=== RAW DATA ===
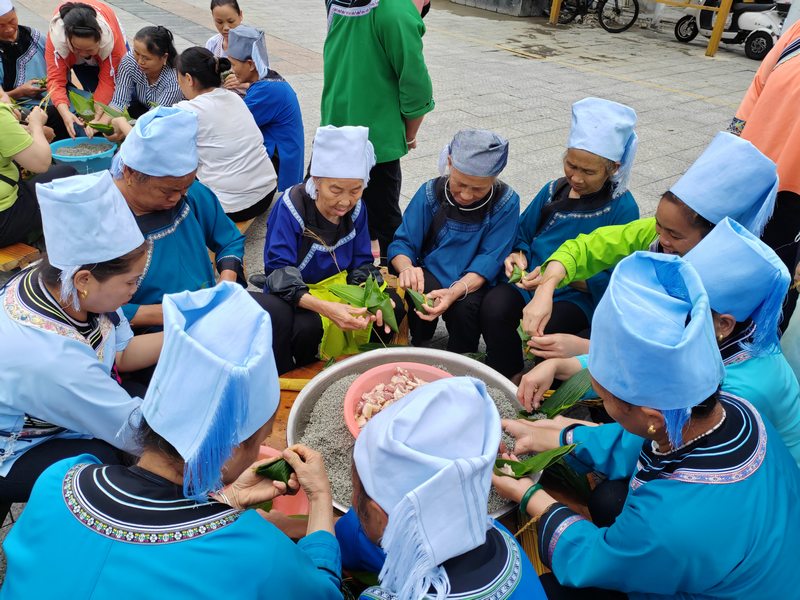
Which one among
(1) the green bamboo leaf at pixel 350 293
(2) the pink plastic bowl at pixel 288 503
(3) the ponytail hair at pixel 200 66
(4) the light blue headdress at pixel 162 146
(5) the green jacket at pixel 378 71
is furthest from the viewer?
(3) the ponytail hair at pixel 200 66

=== THE EXERCISE ===
Copy out the text of every row above word for word, leaving out the pictures.

=== WRITTEN REPLY ===
Which one among
(1) the green bamboo leaf at pixel 350 293
(2) the pink plastic bowl at pixel 288 503
(3) the ponytail hair at pixel 200 66
(4) the light blue headdress at pixel 162 146
(5) the green jacket at pixel 378 71
is furthest from the viewer?
(3) the ponytail hair at pixel 200 66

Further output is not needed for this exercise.